Il secondo contributo dedicato alle scritture del mondo. Qui la prima parte.
Cominciò il Dio dei cristiani che raccontò il mondo come un giardino lussureggiante nel quale s’insinua una tentazione maligna e da quel giorno le cose non si misero molto bene per chi ne fu scacciato. Questa narrazione dava ragione delle drammatiche condizioni umane, della fatica e del lavoro, del dolore delle relazioni, ma anche del bisogno di sostare e di riposarsi insieme agli animali e alla terra. Più tardi nel mondo greco ottenne cittadinanza un’altra forma di scrittura quella che partiva dall’eros come forma dinamica di vita e si apriva all’idea della partecipazione alla comunità civile e alle sue scelte. Fu così che la narrazione maschile – alle donne non veniva riconosciuta la capacità dibattimentale – disegnò il mondo della democrazia, del confronto speculativo, dell’intelligenza delle cose.
Poi arrivò l’astuto Ottaviano, il venerato Augusto, che pensò di nobilitare la sua gens, chiamando Virgilio il poeta a raccontare l’origine divina della propria storia: mitologica genesi, fonte di legittimazione che richiedeva, per questo, obbedienza e gratitudine popolare. Cosa che dopo di lui faranno numerosi signori feudali e rinascimentali fino ai nostri poveri giorni di cabaret trumpiani.
Le scritture del mondo, quindi, non sono interpretazioni della storia, aperte al confronto, ma vere e proprie mappe intenzionali che disegnano, alla luce di un principio politico, un intero sistema pubblico: quali sono i criteri etici che presiedono al consorzio umano, quali i rapporti di potere e le condizioni economiche e finanziare che li alimentano. Insomma una cornice di pensiero al cui interno i popoli, talvolta un’intera civiltà, trovano giustificazione della loro visione della vita e dell’orizzonte nel quale riconoscersi.
Questi criteri, cosiddetti di leggibilità del mondo, funzionano bene quando la necessità di agire contro qualcuno, che ostacola i propri interessi, conduce la scrittura ad additare un nemico, in modo da catalizzare intorno alla sua minaccia un’intera società. Ve lo ricordate il perfido giudeo? E che dire del negro stupratore? Per non parlare del migrante che mette a rischio i confini della patria, seduto su un gommone di fortuna!

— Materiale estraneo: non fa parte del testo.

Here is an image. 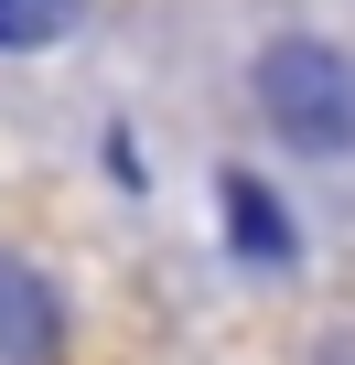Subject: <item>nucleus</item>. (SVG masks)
<instances>
[{
	"mask_svg": "<svg viewBox=\"0 0 355 365\" xmlns=\"http://www.w3.org/2000/svg\"><path fill=\"white\" fill-rule=\"evenodd\" d=\"M259 86H269V108H280L291 140H355V76H344V54L291 43V54H269Z\"/></svg>",
	"mask_w": 355,
	"mask_h": 365,
	"instance_id": "nucleus-1",
	"label": "nucleus"
},
{
	"mask_svg": "<svg viewBox=\"0 0 355 365\" xmlns=\"http://www.w3.org/2000/svg\"><path fill=\"white\" fill-rule=\"evenodd\" d=\"M0 344H11V354H44V344H54L44 290H33V279H11V269H0Z\"/></svg>",
	"mask_w": 355,
	"mask_h": 365,
	"instance_id": "nucleus-2",
	"label": "nucleus"
},
{
	"mask_svg": "<svg viewBox=\"0 0 355 365\" xmlns=\"http://www.w3.org/2000/svg\"><path fill=\"white\" fill-rule=\"evenodd\" d=\"M76 22V0H0V54H33Z\"/></svg>",
	"mask_w": 355,
	"mask_h": 365,
	"instance_id": "nucleus-3",
	"label": "nucleus"
},
{
	"mask_svg": "<svg viewBox=\"0 0 355 365\" xmlns=\"http://www.w3.org/2000/svg\"><path fill=\"white\" fill-rule=\"evenodd\" d=\"M226 205H237V226H248V247H280V215H269V194H259V182H237Z\"/></svg>",
	"mask_w": 355,
	"mask_h": 365,
	"instance_id": "nucleus-4",
	"label": "nucleus"
}]
</instances>
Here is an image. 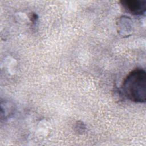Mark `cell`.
Returning a JSON list of instances; mask_svg holds the SVG:
<instances>
[{
	"instance_id": "1",
	"label": "cell",
	"mask_w": 146,
	"mask_h": 146,
	"mask_svg": "<svg viewBox=\"0 0 146 146\" xmlns=\"http://www.w3.org/2000/svg\"><path fill=\"white\" fill-rule=\"evenodd\" d=\"M121 90L129 100L136 103L146 100V72L144 70L136 68L130 72L124 79Z\"/></svg>"
},
{
	"instance_id": "2",
	"label": "cell",
	"mask_w": 146,
	"mask_h": 146,
	"mask_svg": "<svg viewBox=\"0 0 146 146\" xmlns=\"http://www.w3.org/2000/svg\"><path fill=\"white\" fill-rule=\"evenodd\" d=\"M120 3L126 10L133 15H141L146 10L145 1L123 0Z\"/></svg>"
},
{
	"instance_id": "3",
	"label": "cell",
	"mask_w": 146,
	"mask_h": 146,
	"mask_svg": "<svg viewBox=\"0 0 146 146\" xmlns=\"http://www.w3.org/2000/svg\"><path fill=\"white\" fill-rule=\"evenodd\" d=\"M30 19L32 22H35L37 19V15L36 14H32L30 17Z\"/></svg>"
}]
</instances>
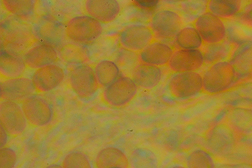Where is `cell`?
<instances>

Per consolidare il potere non c’è nulla di meglio che sollecitare il bisogno di difendere se stessi e i propri simili da quella che si avverte come una imminente intimidazione; perciò, diventa indispensabile un racconto che spieghi e dia ragione della prossima terribile incombenza, falsa o inventata che sia.
È così che si giustificano la tortura e la caccia alle streghe, la mordacchia a Giordano Bruno, il rogo di libri a Berlino in una buia notte di maggio del 1933 e, infine, terribile sopra ogni cosa, i genocidi di intere popolazioni. Vorrei riportare brevemente due esempi per descrivere quali mistificazioni sono possibili quando si scrive il mondo per giustificare gli abomini e rendere logico e perfettamente potabile il modo di valutare i fatti e gli eventi.
Il primo riguarda il colonialismo, in particolare quello riferito alla Conquista iniziata nel 1519, a quasi un trentennio dalle spedizioni di Colombo. Le forme narrative con le quali vengono riportati gli eventi della “scoperta” dell’America e del periodo di due secoli che ne seguì, manifestano in maniera lampante la volontà di trasformare quello che fu un massacro di interi popoli e una pianificata distruzione della loro cultura in un esempio di civilizzazione. Fu un processo lucido e razzista di controllo, mediante l’uso di un racconto svolto con le categorie di pensiero europee, simile a quello ripetuto poi da Mussolini durante la guerra d’Etiopia del 1935.
Siamo di fronte ad una macchina del tempo che può essere fermata se s’impara a disvelare queste figurazioni e a dare cittadinanza alle scritture altre. Non c’è una sola mappa del mondo, ma tante mappe e ciascuna può collegarsi all’altra se solo impariamo ad articolarle intorno ad un sistema di conoscenze e di sapienze. Non è forse più ragionevole, favorire l’universale propensione umana a darsi ragione della propria storia senza filtri e a costruirne una condivisa e pacifica?